**Text passage**

+---+

Running for another term as Port St. Joe’s Mayor, Rex Buzzett is facing a challenger in his bid for reelection, political newcomer Amos Pittman Jr.

Pittman, an Air Force veteran, said he is running for the office “so that the voice of residents from all diverse backgrounds and perspectives of this great city will be heard, respected and acknowledged.”

He has pledged to work at improving communication processes between the local government and citizens, work to secure increased grant funding and find opportunities to honor first responders, among other campaign items.

Buzzett, who was first elected mayor following Hurricane Michael in 2019 and served as a city commissioner for a decade prior, says this will be his last term as the city’s mayor, if elected.

He made the decision to run one more time, he said, because of “unfinished business.”

“There are things that I want to see through,” he said. “I want to see these road paving projects finished. I want to see our affordable housing project finished. I am hoping to see movement on the Field of Dreams or youth recreation.”

Port St. Joe’s mayor’s office and the offices of the city’s other commissioners are all elected on a non-partisan basis. Therefore, there are no primary elections held for the race.

The winner of the election on May 9 will go on to serve as the city’s mayor for the next two years. Early voting will run from April 29 through May 6.

The Star asked both candidates to speak on areas of concern according to submissions from our readers. The following outline was created from interviews with the candidates, as well as publicly available information from their campaigns.

A growing city with growing needs

Buzzett said he can see the wear and tear of increased traffic on the city’s roads.

“Road paving’s been a priority of mine for a long time,” he said. “And so is parking in the downtown area. We’ve talked to the St. Joe Company about the Windmark area as that’s growing and the possibility of putting a traffic light somewhere along that stretch.”

Continuing to work towards maintaining the city’s roadways are among his top priorities as Gulf County’s population continues to expand, he said. But along with that is working to ensure that growth and development is in keeping with what he says is the city’s overall vision.

He also said the city needed to continue working towards supporting and implementing housing options that were affordable for average city residents.

“And we do control development,” he added. “You can’t build anything over 60 feet, and in the city, it’ll stay that, so there won’t be any Destin high rises.”

+---+

**Information provided**
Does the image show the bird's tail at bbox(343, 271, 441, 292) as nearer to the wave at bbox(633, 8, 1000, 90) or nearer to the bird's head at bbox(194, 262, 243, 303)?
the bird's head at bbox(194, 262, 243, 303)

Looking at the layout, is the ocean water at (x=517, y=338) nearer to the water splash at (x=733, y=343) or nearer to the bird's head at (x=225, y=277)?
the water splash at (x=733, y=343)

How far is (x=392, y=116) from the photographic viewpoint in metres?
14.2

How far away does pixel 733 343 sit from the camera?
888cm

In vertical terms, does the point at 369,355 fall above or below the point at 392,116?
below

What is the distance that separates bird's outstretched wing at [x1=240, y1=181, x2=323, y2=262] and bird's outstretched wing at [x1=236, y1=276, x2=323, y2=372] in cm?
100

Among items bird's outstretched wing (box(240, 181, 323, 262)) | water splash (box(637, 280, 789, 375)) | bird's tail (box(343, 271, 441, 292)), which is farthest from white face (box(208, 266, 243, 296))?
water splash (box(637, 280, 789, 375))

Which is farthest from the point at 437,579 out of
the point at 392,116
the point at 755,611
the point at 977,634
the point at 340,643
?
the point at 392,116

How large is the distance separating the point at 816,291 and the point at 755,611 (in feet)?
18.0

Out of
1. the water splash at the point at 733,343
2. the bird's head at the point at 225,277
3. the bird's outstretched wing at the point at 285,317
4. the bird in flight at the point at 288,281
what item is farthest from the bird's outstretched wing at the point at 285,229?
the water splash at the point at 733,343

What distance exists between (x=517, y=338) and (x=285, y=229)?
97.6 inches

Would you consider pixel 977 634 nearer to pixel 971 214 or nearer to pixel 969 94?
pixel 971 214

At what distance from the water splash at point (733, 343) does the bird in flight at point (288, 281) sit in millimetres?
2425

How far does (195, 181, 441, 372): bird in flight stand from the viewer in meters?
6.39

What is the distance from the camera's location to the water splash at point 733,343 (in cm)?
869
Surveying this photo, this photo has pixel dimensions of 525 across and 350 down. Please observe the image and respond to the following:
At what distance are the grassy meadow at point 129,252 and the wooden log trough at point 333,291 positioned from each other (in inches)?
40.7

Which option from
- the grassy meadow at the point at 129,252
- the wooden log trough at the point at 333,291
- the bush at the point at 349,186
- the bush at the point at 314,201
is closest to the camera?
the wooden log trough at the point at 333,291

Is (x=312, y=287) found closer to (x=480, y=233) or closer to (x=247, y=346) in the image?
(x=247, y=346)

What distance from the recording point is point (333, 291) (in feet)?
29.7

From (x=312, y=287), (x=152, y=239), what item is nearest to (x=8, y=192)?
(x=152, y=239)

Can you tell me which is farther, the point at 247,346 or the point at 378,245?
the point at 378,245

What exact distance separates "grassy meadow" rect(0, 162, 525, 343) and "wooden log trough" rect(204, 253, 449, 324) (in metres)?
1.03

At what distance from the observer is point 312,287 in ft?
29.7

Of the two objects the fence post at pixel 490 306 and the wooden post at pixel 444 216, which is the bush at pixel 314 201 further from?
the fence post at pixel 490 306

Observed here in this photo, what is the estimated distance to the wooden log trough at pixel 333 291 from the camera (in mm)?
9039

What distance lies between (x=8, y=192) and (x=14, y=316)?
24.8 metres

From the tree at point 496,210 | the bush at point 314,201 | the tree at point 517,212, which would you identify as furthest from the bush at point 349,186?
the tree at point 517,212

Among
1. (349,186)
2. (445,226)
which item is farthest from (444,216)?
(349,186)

+---+

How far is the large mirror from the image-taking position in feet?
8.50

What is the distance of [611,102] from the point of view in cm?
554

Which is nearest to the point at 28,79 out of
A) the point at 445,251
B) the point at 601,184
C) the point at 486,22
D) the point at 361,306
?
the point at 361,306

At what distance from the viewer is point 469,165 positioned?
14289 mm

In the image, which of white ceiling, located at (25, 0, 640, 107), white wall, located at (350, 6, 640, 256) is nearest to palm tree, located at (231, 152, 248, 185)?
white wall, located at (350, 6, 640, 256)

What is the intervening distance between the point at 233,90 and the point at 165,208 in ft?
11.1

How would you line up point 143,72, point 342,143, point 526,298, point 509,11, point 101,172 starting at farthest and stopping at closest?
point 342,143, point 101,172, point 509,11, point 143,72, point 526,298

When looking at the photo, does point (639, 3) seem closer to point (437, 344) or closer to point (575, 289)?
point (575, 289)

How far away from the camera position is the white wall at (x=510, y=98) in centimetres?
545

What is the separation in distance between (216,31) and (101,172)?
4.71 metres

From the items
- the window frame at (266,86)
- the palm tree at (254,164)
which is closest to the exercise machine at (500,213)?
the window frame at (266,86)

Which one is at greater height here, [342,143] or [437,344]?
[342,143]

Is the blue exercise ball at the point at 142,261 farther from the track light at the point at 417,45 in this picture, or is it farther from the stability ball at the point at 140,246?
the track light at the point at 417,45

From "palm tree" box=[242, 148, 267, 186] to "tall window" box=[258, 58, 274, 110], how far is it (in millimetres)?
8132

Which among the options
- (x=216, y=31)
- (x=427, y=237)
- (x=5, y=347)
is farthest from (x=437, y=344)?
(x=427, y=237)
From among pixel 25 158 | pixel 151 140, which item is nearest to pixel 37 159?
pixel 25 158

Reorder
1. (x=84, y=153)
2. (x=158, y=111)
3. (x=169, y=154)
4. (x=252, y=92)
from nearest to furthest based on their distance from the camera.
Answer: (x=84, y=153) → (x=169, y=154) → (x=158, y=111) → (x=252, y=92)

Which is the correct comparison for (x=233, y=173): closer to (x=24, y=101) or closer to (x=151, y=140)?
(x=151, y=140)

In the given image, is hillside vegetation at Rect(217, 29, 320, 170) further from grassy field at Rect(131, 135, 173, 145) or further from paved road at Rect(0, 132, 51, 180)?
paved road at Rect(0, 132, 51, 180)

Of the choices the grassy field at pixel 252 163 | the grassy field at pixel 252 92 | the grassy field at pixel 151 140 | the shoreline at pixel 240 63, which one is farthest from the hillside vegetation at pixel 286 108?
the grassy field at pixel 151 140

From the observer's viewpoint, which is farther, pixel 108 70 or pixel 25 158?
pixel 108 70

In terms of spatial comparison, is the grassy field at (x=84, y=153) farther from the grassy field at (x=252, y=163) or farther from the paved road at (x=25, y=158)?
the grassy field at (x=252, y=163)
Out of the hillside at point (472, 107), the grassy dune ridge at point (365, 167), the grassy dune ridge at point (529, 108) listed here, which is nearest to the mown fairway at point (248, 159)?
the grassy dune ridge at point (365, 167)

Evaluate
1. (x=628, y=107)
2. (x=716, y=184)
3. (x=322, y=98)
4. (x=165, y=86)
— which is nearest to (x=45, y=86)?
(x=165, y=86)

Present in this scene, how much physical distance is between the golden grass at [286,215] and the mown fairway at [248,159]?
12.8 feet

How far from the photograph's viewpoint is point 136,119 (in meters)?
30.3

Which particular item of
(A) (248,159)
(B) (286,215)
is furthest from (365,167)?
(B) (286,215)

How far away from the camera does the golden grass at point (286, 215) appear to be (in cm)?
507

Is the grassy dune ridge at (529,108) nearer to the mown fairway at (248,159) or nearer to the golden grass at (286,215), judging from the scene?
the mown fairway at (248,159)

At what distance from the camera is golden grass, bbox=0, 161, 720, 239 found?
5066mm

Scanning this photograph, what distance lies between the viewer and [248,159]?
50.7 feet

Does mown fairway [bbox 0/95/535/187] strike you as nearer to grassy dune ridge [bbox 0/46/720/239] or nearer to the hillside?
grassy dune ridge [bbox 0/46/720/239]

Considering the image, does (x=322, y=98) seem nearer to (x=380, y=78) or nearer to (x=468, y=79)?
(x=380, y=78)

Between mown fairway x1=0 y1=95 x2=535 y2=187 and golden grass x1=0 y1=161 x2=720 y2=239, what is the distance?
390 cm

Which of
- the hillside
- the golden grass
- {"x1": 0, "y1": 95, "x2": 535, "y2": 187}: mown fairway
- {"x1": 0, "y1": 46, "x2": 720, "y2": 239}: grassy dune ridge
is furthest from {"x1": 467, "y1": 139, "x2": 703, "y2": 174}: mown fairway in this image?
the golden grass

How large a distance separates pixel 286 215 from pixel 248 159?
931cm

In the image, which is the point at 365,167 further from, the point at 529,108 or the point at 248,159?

+---+

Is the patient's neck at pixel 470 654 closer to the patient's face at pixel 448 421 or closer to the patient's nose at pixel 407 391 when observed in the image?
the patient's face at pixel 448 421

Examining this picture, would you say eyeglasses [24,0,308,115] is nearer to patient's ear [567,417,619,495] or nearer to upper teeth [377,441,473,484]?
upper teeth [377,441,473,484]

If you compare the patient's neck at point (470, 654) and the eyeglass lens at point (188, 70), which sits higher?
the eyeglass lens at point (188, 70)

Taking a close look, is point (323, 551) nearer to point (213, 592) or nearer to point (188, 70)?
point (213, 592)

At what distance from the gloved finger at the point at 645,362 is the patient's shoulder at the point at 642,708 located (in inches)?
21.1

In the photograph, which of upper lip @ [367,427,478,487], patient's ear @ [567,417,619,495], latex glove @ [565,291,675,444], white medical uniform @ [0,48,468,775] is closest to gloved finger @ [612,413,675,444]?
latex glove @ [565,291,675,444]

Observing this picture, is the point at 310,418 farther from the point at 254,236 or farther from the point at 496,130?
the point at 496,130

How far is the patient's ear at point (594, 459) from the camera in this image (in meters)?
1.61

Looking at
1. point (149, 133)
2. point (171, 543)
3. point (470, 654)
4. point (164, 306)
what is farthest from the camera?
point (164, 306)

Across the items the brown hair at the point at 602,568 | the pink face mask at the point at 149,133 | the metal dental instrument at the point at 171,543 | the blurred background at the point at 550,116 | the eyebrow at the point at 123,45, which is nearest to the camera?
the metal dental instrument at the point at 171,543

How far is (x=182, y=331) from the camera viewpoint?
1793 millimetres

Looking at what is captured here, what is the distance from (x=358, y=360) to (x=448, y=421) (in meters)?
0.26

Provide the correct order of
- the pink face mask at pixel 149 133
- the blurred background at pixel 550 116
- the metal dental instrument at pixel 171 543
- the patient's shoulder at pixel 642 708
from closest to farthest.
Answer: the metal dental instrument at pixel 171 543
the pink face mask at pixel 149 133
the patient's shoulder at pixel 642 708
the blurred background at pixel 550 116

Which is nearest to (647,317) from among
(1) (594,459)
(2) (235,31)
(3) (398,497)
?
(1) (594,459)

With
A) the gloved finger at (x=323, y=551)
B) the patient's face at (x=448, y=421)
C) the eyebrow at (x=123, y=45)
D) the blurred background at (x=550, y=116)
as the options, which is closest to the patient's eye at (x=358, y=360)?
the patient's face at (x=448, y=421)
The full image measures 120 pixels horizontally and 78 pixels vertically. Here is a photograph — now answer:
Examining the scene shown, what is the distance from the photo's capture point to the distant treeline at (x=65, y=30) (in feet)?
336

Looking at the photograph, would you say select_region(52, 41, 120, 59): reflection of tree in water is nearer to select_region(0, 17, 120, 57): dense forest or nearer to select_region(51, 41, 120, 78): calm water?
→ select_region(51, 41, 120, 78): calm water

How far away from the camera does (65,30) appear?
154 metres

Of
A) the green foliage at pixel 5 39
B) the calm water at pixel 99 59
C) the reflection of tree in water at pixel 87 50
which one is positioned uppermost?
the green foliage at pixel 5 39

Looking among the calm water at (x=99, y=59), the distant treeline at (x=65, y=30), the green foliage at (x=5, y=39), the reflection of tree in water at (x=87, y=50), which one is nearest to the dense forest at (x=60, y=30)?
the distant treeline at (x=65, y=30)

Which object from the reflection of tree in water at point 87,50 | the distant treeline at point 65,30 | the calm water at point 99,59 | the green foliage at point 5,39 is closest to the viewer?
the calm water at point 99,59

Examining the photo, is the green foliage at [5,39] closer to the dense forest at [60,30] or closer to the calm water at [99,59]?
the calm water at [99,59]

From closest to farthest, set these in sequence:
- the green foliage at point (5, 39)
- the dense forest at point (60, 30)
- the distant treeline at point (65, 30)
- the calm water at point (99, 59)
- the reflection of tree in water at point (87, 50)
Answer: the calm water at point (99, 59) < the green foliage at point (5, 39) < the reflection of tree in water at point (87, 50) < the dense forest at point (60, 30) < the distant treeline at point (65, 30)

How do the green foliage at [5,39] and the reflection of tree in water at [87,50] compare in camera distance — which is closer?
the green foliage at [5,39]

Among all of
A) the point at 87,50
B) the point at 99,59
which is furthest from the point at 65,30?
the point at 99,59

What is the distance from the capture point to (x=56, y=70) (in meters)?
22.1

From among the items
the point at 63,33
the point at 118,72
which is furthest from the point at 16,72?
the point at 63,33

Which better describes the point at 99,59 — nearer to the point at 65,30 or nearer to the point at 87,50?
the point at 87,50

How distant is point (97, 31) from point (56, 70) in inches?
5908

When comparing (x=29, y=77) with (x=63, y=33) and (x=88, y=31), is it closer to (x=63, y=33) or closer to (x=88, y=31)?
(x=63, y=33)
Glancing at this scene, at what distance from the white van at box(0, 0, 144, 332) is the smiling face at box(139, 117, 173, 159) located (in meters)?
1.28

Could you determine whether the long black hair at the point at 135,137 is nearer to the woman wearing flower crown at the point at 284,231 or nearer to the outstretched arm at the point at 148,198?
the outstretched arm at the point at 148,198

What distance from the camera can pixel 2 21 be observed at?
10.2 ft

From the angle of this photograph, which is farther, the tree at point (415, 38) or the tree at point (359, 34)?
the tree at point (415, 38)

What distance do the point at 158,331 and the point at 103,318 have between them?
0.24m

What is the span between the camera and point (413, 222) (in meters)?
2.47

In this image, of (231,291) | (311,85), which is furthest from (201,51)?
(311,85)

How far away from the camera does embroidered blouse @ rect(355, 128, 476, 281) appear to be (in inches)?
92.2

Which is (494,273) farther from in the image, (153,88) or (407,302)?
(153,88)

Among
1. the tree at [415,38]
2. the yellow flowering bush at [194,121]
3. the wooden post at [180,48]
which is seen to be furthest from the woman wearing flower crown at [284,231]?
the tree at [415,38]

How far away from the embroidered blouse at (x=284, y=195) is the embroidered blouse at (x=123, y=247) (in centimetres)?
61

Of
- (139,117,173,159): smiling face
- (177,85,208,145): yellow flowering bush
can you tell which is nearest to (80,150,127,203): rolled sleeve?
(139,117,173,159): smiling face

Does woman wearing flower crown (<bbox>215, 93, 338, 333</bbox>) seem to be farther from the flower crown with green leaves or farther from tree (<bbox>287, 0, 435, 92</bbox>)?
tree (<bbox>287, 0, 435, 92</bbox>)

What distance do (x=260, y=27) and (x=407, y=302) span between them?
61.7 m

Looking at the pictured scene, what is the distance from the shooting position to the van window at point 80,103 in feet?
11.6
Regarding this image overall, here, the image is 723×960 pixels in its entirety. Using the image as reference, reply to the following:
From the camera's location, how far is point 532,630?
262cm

+---+

**Objectives**
• 1. According to the article on the Port St. Joe mayoral race, when does early voting run?
• 2. Reproduce the article on the Port St. Joe mayoral race from "Port St. Joe’s mayor’s" up to and including "from their campaigns.".
• 3. Summarize the article on the Port St. Joe mayoral race in two sentences.

**Worked answers**
• 1. Early voting runs from April 29 through May 6.

• 2.
Port St. Joe’s mayor’s office and the offices of the city’s other commissioners are all elected on a non-partisan basis. Therefore, there are no primary elections held for the race.

The winner of the election on May 9 will go on to serve as the city’s mayor for the next two years. Early voting will run from April 29 through May 6.

The Star asked both candidates to speak on areas of concern according to submissions from our readers. The following outline was created from interviews with the candidates, as well as publicly available information from their campaigns.

• 3. Port St. Joe Mayor Rex Buzzett, who says this will be his last term if elected, faces political newcomer and Air Force veteran Amos Pittman Jr. in the non-partisan election on May 9. Pittman pledges to improve communication between the local government and citizens, secure more grant funding and honor first responders, while Buzzett points to unfinished business such as road paving, affordable housing and controlling development.